If you die unexpectedly, those who you leave behind will suffer enough from such a loss, and you can take steps now to make sure they do not suffer from financial stresses too.
A Decreasing Term policy sees the payout sum reduce alongside the length and total mortgage debt. So, for instance, if you passed away in year one of a £200,000 mortgage, you’d inherit £200,000. Whereas, if you died halfway through your mortgage term, you’d only get £100,000. Therefore, this sort of policy usually has lower monthly premiums and obviously suits those with repayment mortgages.
Level term mortgage life insurance means that the payout sum stays fixed or ‘level’ throughout your mortgage term regardless of when you die. So, even if you die within the first or last year of your term, if your policy is £200,000, that’s what your dependants will receive. An obvious benefit to this is that they may receive more funds than the remainder of the mortgage, leaving additional funds to cover bills, living costs or to offset what your salary brought into the household. However, the result of this is higher monthly premiums.

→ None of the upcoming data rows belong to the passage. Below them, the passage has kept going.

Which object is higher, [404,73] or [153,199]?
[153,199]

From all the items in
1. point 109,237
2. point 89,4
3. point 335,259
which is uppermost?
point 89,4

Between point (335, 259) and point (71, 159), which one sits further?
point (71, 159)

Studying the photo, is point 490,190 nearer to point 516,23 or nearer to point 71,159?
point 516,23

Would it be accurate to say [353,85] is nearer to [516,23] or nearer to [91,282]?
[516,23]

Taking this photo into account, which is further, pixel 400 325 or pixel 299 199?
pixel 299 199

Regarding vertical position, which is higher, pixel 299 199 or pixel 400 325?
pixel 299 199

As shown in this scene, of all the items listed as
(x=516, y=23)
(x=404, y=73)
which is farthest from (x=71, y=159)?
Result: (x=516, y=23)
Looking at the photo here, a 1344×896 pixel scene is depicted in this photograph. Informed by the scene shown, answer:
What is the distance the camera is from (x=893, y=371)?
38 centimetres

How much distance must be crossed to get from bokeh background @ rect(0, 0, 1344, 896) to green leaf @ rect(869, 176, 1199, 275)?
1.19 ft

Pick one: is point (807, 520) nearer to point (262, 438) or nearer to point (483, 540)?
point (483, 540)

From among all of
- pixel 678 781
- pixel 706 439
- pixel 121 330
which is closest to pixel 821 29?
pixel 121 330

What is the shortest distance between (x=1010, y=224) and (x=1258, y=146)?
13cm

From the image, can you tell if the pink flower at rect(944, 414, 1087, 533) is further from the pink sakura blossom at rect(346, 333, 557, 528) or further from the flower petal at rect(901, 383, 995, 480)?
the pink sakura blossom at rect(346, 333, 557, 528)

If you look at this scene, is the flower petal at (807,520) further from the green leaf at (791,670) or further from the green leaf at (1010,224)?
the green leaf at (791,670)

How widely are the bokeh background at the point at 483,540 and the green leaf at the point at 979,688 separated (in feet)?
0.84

Whole of Life Insurance is a policy which ensures a tax-free lump sum is paid out in the event of your death. The premiums are usually higher because a payout is inevitable. You don’t just pay monthly premiums for a term, you pay until your eventual death, meaning that you could be paying into your 80s or 90s. However, it whole of life insurance guarantees a fixed amount of cover because of the fixed premiums.
Whether your home is a one bedroomed flat or a 10-bedroomed mansion, your home is your castle. That’s why it’s important to get the right cover in place should something go wrong. Our dedicated team of mortgage brokers have the expertise and knowledge to understand individual circumstances and find you the right mortgage life insurance deal.
You will no doubt be advised to take out some sort of life insurance, when you first acquire a mortgage. It’s suggested that the sooner you take out a policy, the cheaper it will be, in terms of monthly premium. Then again, that is dependent on factors such as age and health. Insurers consider you less likely to make a claim the younger and healthier you are. It is also dependent on your situation in terms of immediate family, as you may not feel insurance is a viable option.
Life insurance will only pay out should you die. Therefore, other injuries or illnesses are not covered. For that you will need to look at critical illness insurance. Also, if you die to alcohol or drug related incidents, you are likely not to receive payment. The same applies if you have existing health policies when you take out the policy.